The double-channel multilayers used a combination of W/Si and Ru/C multilayers, and Ru/C multilayers and W/Si multilayers work in the energy range of 10-18 keV and 18-25 keV, respectively. The W/Si and Ru/C multilayer samples are fabricated in a linear magnetron sputtering system. The base pressure before the deposition is 9.5×10^-5 Pa and the working gas uses high-purity argon (volume fraction of 99.999%). A series of experiments are first carried out on Si wafers mainly to optimize the quality and thickness uniformity of the multilayers. The uniformity in the length direction can be ensured as long as the stability of the motion rate is guaranteed, and the uniformity in the width direction can be controlled by installing a crescent-shaped mask in front of the target. Then, W/Si and Ru/C double-channel multilayers are deposited on the surface of a high-precision Si plane mirror based on the optimized results. The areas of the two multilayer stripes are both 320 mm×20 mm, and the interval is less than 3 nm. After deposition, the multilayer samples are characterized by grazing incidence X-ray reflectometry (GIXR) at 8.04 keV using an X-ray diffractometer. The GIXR curve is fitted by IMD software to obtain thickness, density, and interface width. The non-specular scattering tests of the multilayers are also conducted on an X-ray diffractometer. The surface morphologies of the multilayers are measured by atomic force microscopy (AFM) and then one-dimensional power spectrum density (PSD) functions are calculated.

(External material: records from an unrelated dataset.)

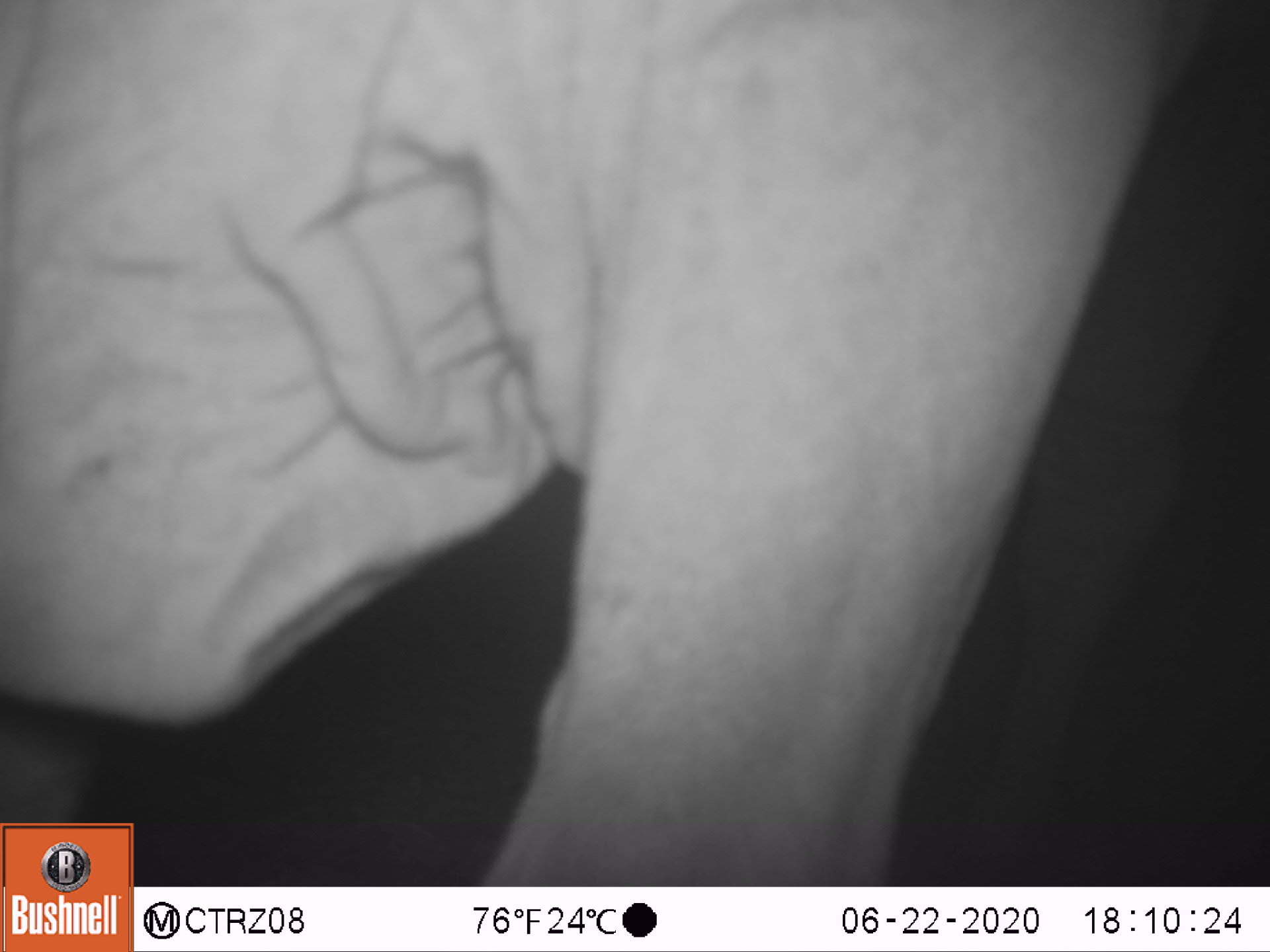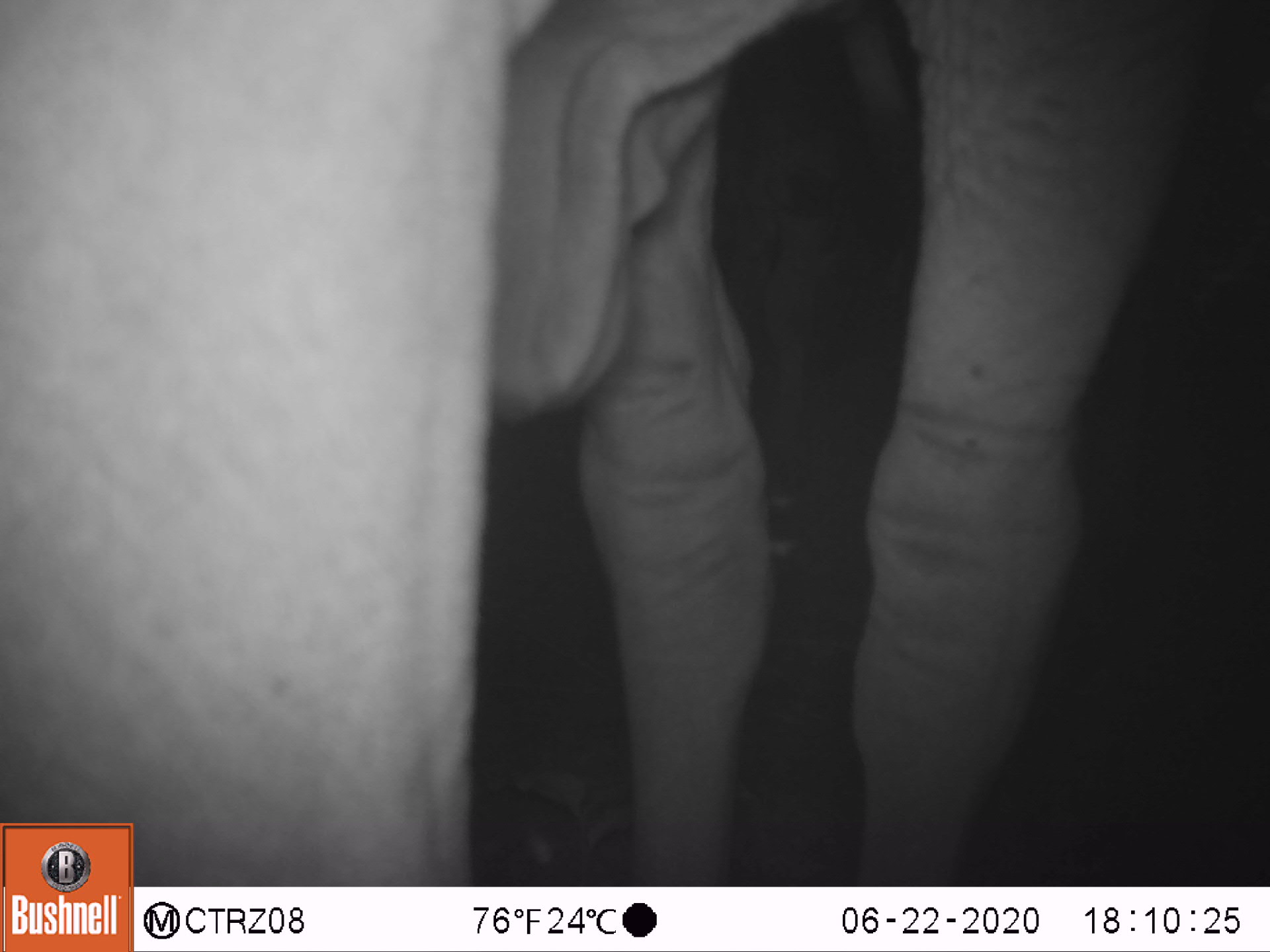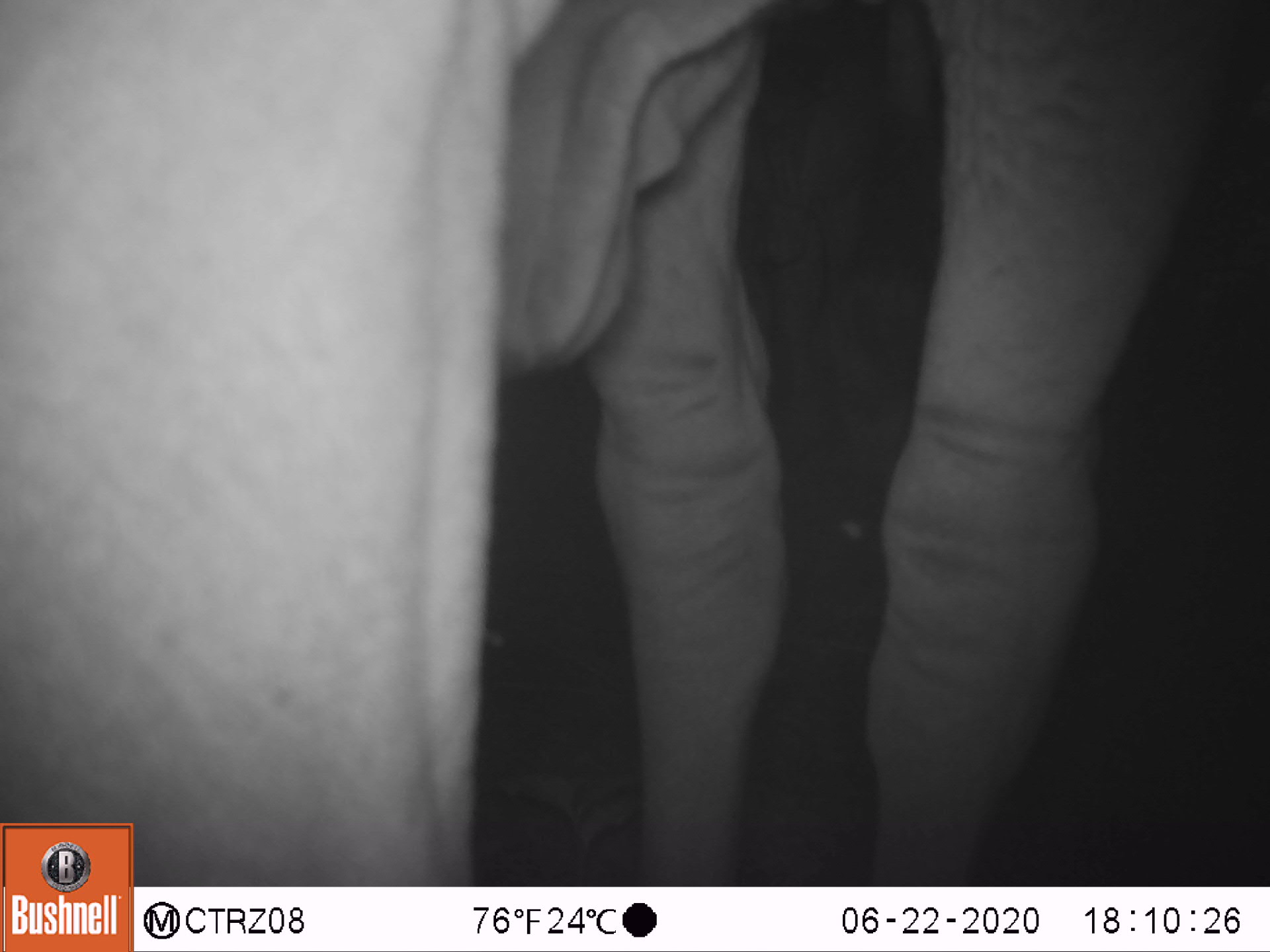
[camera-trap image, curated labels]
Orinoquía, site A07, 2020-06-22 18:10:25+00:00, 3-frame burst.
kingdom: Animalia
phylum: Chordata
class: Mammalia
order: Artiodactyla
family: Bovidae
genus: Bos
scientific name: Bos taurus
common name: cow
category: cattle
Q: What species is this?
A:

A W/Si and Ru/C double-channel multilayer mirror is fabricated in this paper. After process optimization, within the range of 320 mm length and 20 mm width, the RMS error of the thickness of the W/Si multilayer is 0.30% and 0.19%, and that of the Ru/C multilayers is 0.39% and 0.20%, which has almost reached the world-class level. Finally, on the basis of the optimized experimental results, W/Si and Ru/C multilayers are deposited on a high-precision Si plane mirror with a size of 350 mm×60 mm in two stripes, and the estimated reflectivity (8.04 keV) is 68% and 65%, respectively. The multilayer mirrors can meet the requirements of the beamline and are successfully applied in the membrane protein beamline of SSRF. In future research, uniformity can be improved by increasing mask fabrication, mounting accuracy, and substrate movement rate stability.